On one particular October evening in 2009, original ghost tour producer Kim Brame was unloading costumes and ticket boxes when she experienced an unexplainable glitch.
“My keys were always going missing in October,” Ms. Brame reports, “One night the car locked with the keys in it, there is a safety on the driver's door so that won't happen BUT, it did.”
When writing the book “Souls of Norcross,” a read which companions the Norcross Ghost Tour, more than one paragraph was erroneously deleted and fonts have been not only resized but changed completely. Messages that make no sense pop up on my computer screen like "printer unresponsive" when I have made no attempt to print off anything or "remove caps lock," when no key is so engaged.
More often than not I discover headers have vanished and page numbers must be realigned. I must also admit I hear things… voices.
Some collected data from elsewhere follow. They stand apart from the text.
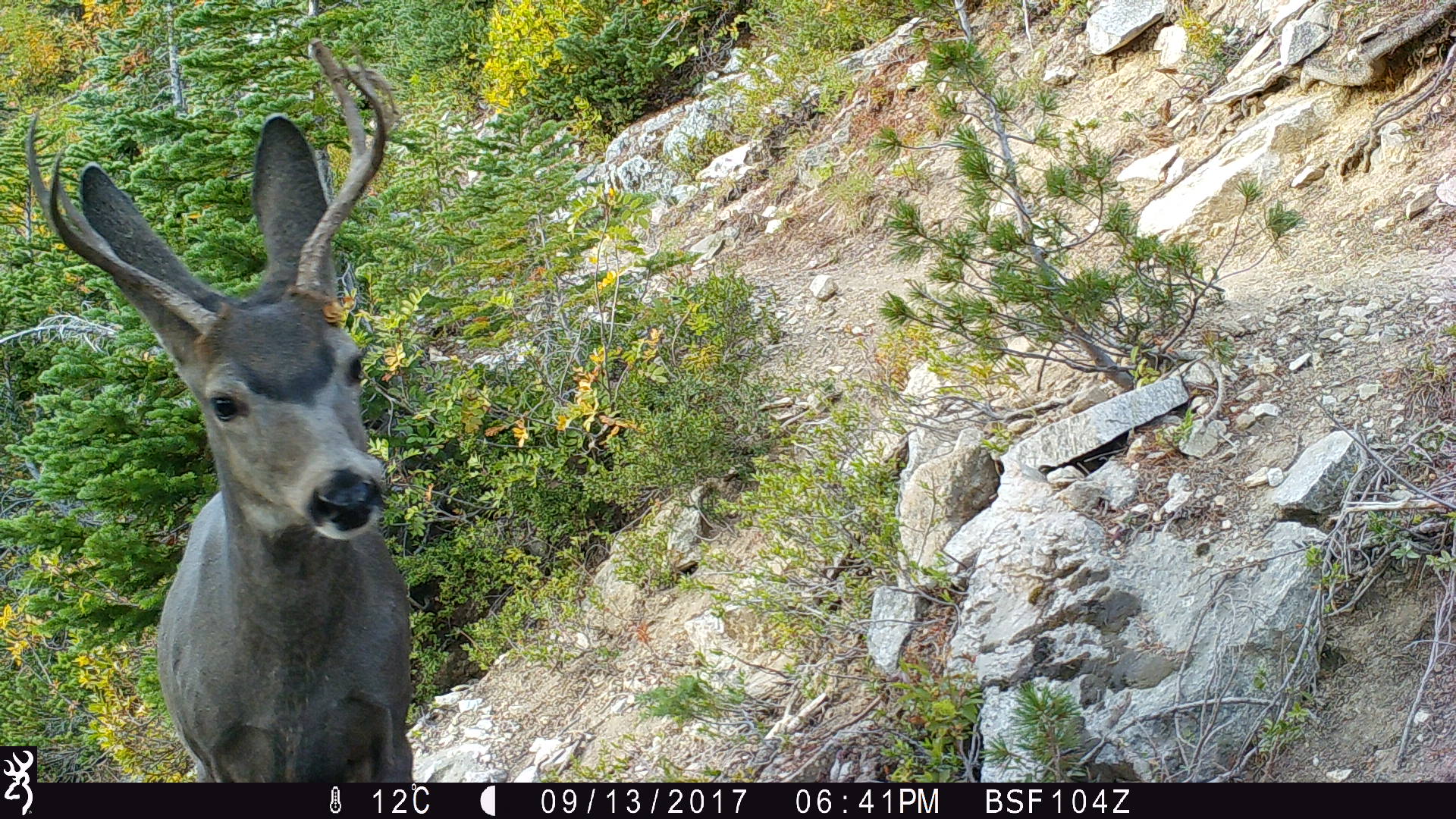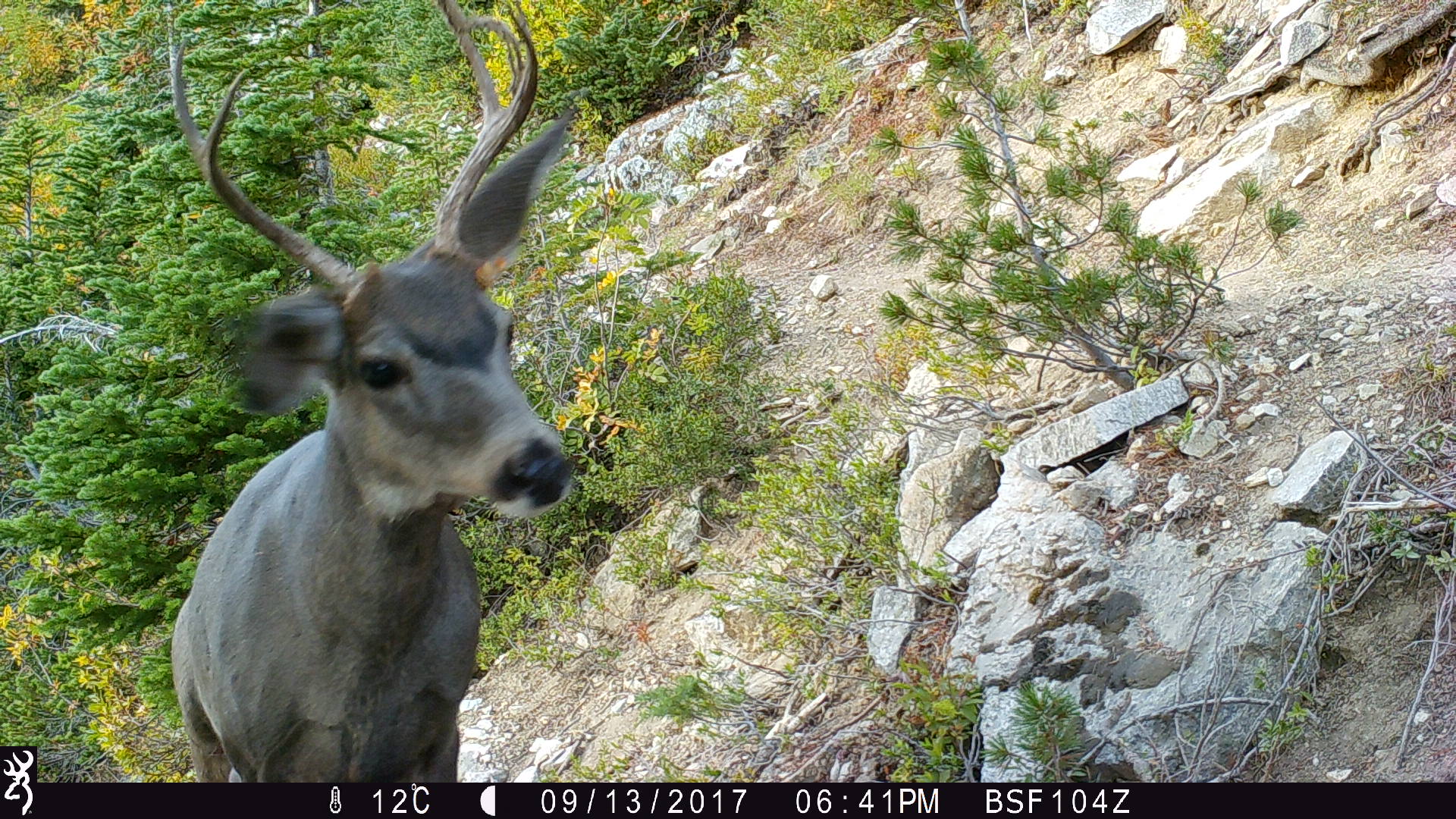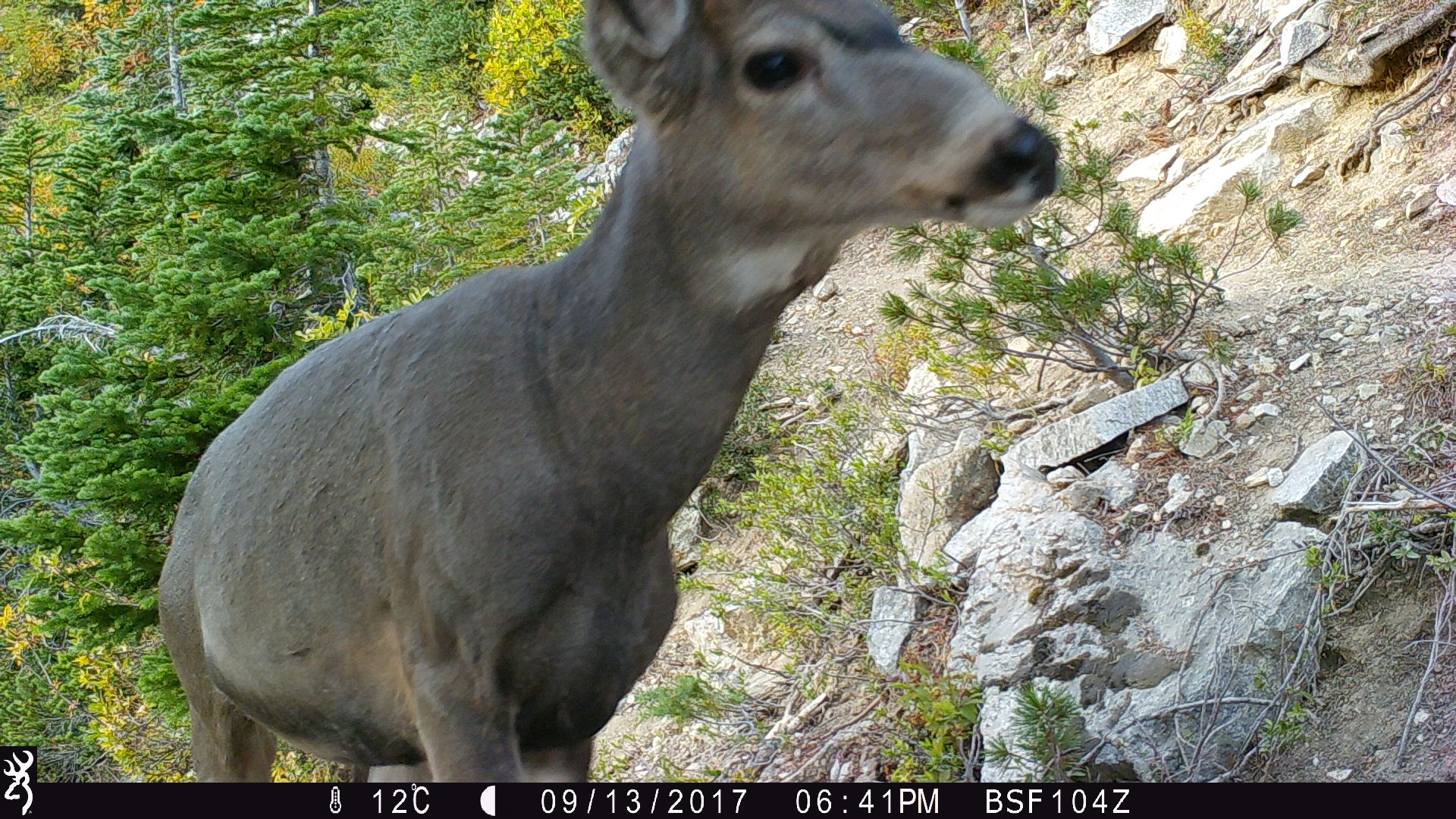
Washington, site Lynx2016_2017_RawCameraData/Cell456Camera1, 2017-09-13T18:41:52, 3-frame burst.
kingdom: Animalia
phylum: Chordata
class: Mammalia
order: Artiodactyla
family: Cervidae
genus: Odocoileus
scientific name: Odocoileus hemionus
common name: mule deer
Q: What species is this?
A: Odocoileus hemionus (mule deer).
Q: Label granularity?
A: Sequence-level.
Family members are not at home, televisions and radios are not switched on and windows are latched. Yet, without fail, I hear a soft murmur. No words I can clarify mind you, simply something faint and intelligible, as if heard from the periphery of my ear. As when seeing something out of the corner of your eye, too vague to identify, but you are sure it was there.
About halfway through the publishing process, I sent a permanent document file of the book’s contents to be reviewed by contributor Will Aymerich. He began to look over the pages of words and make comments when, as he scrolled downward, the pages of carefully formed paragraphs were blank… no headers, no page numbers, no stories, just pure white blank pages. With a quick email he shared his distress with me and I sent over more copy. I was relatively unfazed by this as uncanny coincidence has become common place when working on this piece.
Just this June of 2010, with the text of these pages nearly complete and receiving a final brushing over, this incident occurred and it is best I just let you read the e-mail and hope for recovery of both the document and my unraveled nerves.
RE: doc disappears--back up restored!
Sent By:
Sally Toole On: Jun 06/04/10 6:28 AM
To: William Hillard-Aymerich
Woke up and went to open most current document of souls 2010 (haven't done so since returning from weekend out of town) and it was gone... no copy left since one from April. I was able to pull it up on our LULU account as I had uploaded a copy just before leaving last thurs. As I tried to work out finding the good copy, I felt a feeling of being almost short of breath, QUEAZY- and had to get up and fix toast and say... ""ok I get it, you spirits want some acknowledgement from the living!" ANY HOW, thankfully I have a saved copy now in my PC and uploaded one onto a flash drive!!!
Trying to get to work this am!-:
Warmest Regards,
Sally Toole
It appears possible to me, a journalist at heart taught to take what I hear or read with a grain of salt, and finding myself involved with this whole ‘ghost thing’ quite by happen stance, that spirited souls of those who have walked the dirt below us, before us, may very well be all around us.
Not a foreboding evil presence as Hollywood skillfully portrays seeking to push audiences to edge of their theatre seats, more from the heart of a person reaching out for a connection intertwining the branches of the river of life and death. Some souls may settle within the walls of buildings creating a damp shivery feeling all around you while others loft in a rouge breeze brushing back a wisp of hair that makes you jump.
For me it seems they hide in the shadows of corridors, crouch around each turn of a stairwell and wait for the elevator doors to open just to laugh at my foolishness. Whatever, or should I say "whoever," haunts us, the thrill of curiosity equals the sudden drop of altitude when the roller coaster reaches its highest peak, then suddenly falls away beneath you!
So leave a candle burning, slide hard the door bolt, if you dare to immerse yourself in the lore of the living, the lingering and the laid to rest.